Der frühere Brandenburger Regierungschef Matthias Platzeck (SPD) könnte Co-Chef der Kohlekommission werden. „Matthias Platzeck kann Konsens. Er hat alles, was man für eine solche Aufgabe braucht“, sagte Bundesumweltministerin Svenja Schulze (SPD) am Dienstag.

Vorschlag von Woidke

Brandenburgs Ministerpräsident Dietmar Woidke (SPD) erklärte, er habe Platzeck vorgeschlagen und dieser sei dazu auch bereit. „Er kennt die Themen. Er weiß was zu tun ist. Er weiß, welche Themen den Menschen auf den Nägeln brennen. Das ist gut für die Lausitz und die Strukturentwicklung“, erklärte Woidke. Er hatte zuvor der „Lausitzer Rundschau“ gesagt, er freue sich, dass Platzeck bereit sei, einen Co-Vorsitz zu übernehmen.

Platzeck war bereits einer von drei Vorsitzenden der Kommission, die die Finanzierung des Atomausstiegs geregelt hat. Sie wurde als Vorbild für die Kohlekommission ins Gespräch gebracht. Dort habe Platzeck gezeigt, dass er „in kurzer Zeit Gräben überwinden und Kompromisse erarbeiten“ könne, sagte Schulze.

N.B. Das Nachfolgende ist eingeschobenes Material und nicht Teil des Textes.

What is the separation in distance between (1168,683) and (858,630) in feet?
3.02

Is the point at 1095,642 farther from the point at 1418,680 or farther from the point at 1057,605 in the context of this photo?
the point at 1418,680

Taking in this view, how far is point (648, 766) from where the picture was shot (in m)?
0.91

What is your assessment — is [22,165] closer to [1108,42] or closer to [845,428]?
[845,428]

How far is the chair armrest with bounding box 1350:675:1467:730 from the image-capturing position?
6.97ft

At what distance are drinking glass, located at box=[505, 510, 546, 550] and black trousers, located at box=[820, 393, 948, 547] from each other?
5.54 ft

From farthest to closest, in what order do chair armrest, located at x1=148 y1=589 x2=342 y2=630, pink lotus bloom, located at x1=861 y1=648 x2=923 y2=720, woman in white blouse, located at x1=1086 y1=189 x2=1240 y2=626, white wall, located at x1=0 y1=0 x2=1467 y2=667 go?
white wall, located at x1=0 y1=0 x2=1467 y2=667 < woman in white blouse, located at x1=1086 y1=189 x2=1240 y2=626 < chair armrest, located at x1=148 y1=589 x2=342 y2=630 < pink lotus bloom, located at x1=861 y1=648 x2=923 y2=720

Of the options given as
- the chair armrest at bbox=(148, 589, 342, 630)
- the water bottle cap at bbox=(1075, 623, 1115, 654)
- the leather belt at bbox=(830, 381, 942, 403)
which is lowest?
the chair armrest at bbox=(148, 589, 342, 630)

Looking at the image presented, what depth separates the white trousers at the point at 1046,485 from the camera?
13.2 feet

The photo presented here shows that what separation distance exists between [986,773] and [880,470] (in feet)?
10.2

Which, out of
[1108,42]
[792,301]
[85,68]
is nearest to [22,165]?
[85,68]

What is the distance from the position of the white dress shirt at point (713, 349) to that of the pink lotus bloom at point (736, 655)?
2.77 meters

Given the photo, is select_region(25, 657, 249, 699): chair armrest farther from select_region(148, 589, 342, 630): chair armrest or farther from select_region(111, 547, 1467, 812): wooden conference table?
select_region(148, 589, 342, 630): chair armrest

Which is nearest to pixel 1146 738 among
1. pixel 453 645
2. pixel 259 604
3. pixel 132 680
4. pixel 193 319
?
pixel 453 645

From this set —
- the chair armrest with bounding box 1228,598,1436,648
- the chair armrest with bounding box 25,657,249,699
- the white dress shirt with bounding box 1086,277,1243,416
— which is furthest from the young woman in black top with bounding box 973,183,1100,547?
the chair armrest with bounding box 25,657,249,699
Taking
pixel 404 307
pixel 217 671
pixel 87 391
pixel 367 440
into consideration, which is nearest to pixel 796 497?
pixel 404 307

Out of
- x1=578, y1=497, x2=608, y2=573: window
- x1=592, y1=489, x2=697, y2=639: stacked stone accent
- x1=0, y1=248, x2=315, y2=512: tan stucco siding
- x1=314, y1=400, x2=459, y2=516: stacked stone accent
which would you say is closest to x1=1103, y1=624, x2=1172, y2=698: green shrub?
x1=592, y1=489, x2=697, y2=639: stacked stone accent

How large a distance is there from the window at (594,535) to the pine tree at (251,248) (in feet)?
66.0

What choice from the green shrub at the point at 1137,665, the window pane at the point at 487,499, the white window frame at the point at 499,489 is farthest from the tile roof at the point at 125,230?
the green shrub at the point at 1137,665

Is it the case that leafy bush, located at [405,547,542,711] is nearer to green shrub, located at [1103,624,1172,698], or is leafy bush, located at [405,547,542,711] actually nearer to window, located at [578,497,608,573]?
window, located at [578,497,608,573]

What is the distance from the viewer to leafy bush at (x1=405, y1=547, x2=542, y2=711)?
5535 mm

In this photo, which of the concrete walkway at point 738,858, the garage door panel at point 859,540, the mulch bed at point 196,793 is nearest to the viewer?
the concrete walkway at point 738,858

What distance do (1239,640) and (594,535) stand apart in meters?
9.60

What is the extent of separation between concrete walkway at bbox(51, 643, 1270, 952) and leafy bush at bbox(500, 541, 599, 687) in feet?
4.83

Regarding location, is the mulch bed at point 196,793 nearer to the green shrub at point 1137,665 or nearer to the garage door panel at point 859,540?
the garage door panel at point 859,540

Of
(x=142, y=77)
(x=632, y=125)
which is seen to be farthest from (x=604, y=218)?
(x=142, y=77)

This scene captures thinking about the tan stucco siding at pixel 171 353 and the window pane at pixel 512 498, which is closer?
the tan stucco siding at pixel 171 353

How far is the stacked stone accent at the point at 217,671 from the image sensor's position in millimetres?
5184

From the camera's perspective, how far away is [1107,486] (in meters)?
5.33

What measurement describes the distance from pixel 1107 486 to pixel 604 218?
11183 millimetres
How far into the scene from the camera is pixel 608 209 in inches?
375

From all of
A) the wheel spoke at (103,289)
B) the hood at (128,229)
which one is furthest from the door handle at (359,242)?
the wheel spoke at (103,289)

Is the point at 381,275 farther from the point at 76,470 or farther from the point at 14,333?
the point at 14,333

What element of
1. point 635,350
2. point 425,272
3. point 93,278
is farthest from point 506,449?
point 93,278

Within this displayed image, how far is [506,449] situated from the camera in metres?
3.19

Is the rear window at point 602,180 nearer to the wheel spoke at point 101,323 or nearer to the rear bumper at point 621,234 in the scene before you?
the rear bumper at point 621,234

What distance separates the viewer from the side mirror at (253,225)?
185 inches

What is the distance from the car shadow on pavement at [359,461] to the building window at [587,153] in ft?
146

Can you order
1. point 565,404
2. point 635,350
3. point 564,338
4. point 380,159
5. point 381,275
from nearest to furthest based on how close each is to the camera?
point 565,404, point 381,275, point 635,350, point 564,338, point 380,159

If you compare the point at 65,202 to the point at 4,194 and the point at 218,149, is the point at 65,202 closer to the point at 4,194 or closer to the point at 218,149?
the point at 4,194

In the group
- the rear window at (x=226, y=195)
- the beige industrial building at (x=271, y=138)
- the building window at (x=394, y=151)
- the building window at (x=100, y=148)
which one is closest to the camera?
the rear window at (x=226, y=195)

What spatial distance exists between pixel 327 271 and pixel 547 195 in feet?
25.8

Spezifizierung des Kohleausstiegs

Die Kommission „Wachstum, Strukturwandel und Beschäftigung“ soll in den nächsten Wochen mit der Arbeit beginnen und noch in diesem Jahr ein Datum für das Ende des Kohlestroms in Deutschland nennen. Sie beschäftigt sich auch mit dem Strukturwandel in betroffenen Regionen, vor allem in Nordrhein-Westfalen und Ostdeutschland.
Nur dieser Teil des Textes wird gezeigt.